TEXT BLOCK START

It’s no secret that Irish immigrants flocked to Butte before the turn of the last century. They, just like all immigrants, wanted a better life for themselves and their families. They worked hard, they played hard, and for the majority, life got better, because they earned it.
Therefore, on St. Patrick’s Day, we not only celebrate our heritage, we salute that Butte Irish tenacity. It has become integral part of our genetic makeup.
Speaking of tenacity -- almost from its infancy, Butte benefited from its Irish residents. Here are some facts about some of those early-day Irish immigrants who helped to shape our town:
Before there was An Ri Ra, Butte hosted the annual Feis Ceoil music festival. Patrons would head to such theaters as the Broadway to listen to orations, harp solos, classical and Irish tunes, and tap their feet as they watched a reel or jig.
'Let them be Irish through and through'
In 1910, an Irish priest, Father Michael Hannan gave an impassioned speech to Butte’s Irish parents on raising children in America. He pleaded “Teach them to love the land of their fathers even as their fathers love it … Let them be Irish through and through because I believe that there never was a true Irishman who is not a good American.”
Promoting the Irish language in Butte
In 1906, Patrick Conlon was the first president of the newly-formed Butte branch of the Gaelic League, which promoted the Irish language. The Gaelic League was unique because it accepted men and women, as well, into the organization.
Friendly Sons of St. Patrick
Butte’s Friendly Sons of St. Patrick was founded in 1908 by Judge Jeremiah Lynch, John O’Meara and Maurice English.
Butte’s Ancient Order of Hibernians
The founders of Butte’s Ancient Order of Hibernians included Thomas McDonough, Jerry D. Murphy, D.J. Hennessy, and P.J. Sullivan.
An inaugural meeting
In 1893, the Ladies' Ancient Order of the Hibernians was formed in Butte. Approximately 120 women attended the club’s inaugural meeting and its first president was Mrs. John O’Leary.
Commemorating the Easter Rising
For several years following the 1916 Easter Rising, hundreds of Butte’s Irish immigrants commemorated the event with a parade that included school bands from St. Mary’s School and representation from a number of Irish groups, including the Pearse-Connolly and Friends of Irish Freedom. The historic event that took place across the sea nearly 100 years ago lasted six days and was an unsuccessful attempt by Irish republicans to end British rule.
A department store dynasty
One of Butte’s most successful businessmen was Daniel Hennessy, whose department store was considered the best in the Northwest. Hennessy died in 1908, and it was reported that approximately 6,000 Butte residents attended his funeral. His Butte store would gradually branch out and become a department store dynasty.
A Butte success
Robert O’Brien graduated from Butte High in 1920, and went on to become president and CEO of one of the biggest film studios, Metro-Goldwyn-Mayer. O’Brien was the 1964 keynote speaker at Butte’s Friendly Sons of St. Patrick banquet.

TEXT BLOCK END

# REQUIRED ACTION
In the piece on Butte's early Irish immigrants, who was the first president of the Ladies' Ancient Order of the Hibernians in Butte?

SUPPLIED ENTRIES START

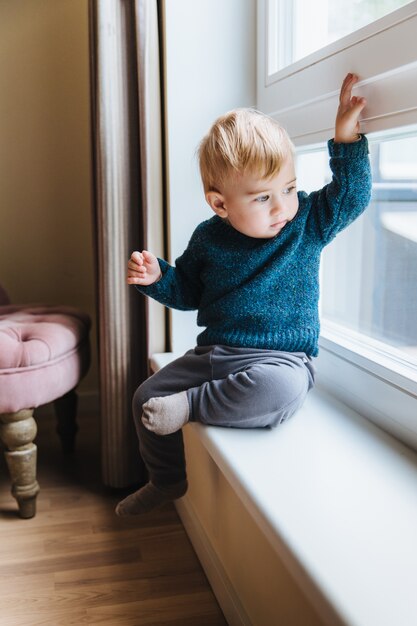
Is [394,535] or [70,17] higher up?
[70,17]

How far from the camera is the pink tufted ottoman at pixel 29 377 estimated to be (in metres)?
1.62

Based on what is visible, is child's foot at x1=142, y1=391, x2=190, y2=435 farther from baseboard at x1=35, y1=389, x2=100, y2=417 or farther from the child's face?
baseboard at x1=35, y1=389, x2=100, y2=417

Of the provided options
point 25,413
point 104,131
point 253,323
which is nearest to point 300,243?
point 253,323

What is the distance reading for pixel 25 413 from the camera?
1.66 meters

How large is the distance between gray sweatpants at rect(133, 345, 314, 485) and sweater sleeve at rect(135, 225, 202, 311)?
0.11m

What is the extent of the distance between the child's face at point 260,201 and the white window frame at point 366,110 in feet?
0.52

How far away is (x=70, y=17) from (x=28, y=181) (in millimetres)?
556

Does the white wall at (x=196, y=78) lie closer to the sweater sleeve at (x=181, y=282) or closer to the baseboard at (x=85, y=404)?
the sweater sleeve at (x=181, y=282)

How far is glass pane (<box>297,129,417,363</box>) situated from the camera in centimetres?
114

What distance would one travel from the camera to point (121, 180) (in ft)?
5.40

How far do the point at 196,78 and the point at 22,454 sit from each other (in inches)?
39.5

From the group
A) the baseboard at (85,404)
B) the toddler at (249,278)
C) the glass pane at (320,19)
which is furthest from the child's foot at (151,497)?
the baseboard at (85,404)

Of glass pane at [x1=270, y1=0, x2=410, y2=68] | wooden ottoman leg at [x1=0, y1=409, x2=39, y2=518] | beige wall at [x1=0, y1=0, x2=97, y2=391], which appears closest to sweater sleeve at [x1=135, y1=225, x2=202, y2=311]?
glass pane at [x1=270, y1=0, x2=410, y2=68]

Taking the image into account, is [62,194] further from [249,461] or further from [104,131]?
[249,461]
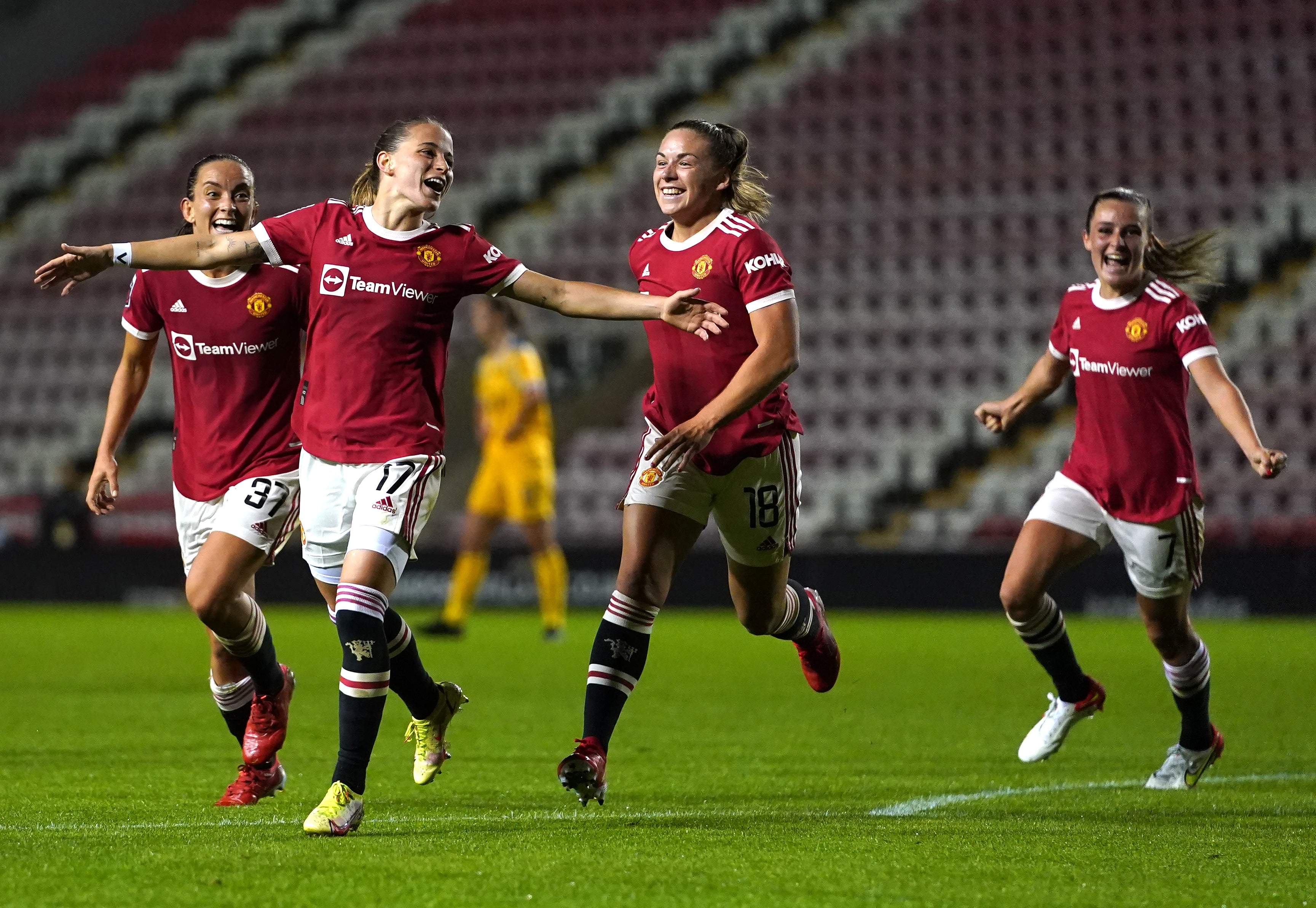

SUPPLIED ENTRIES END

# SOLUTION
Mrs. John O'Leary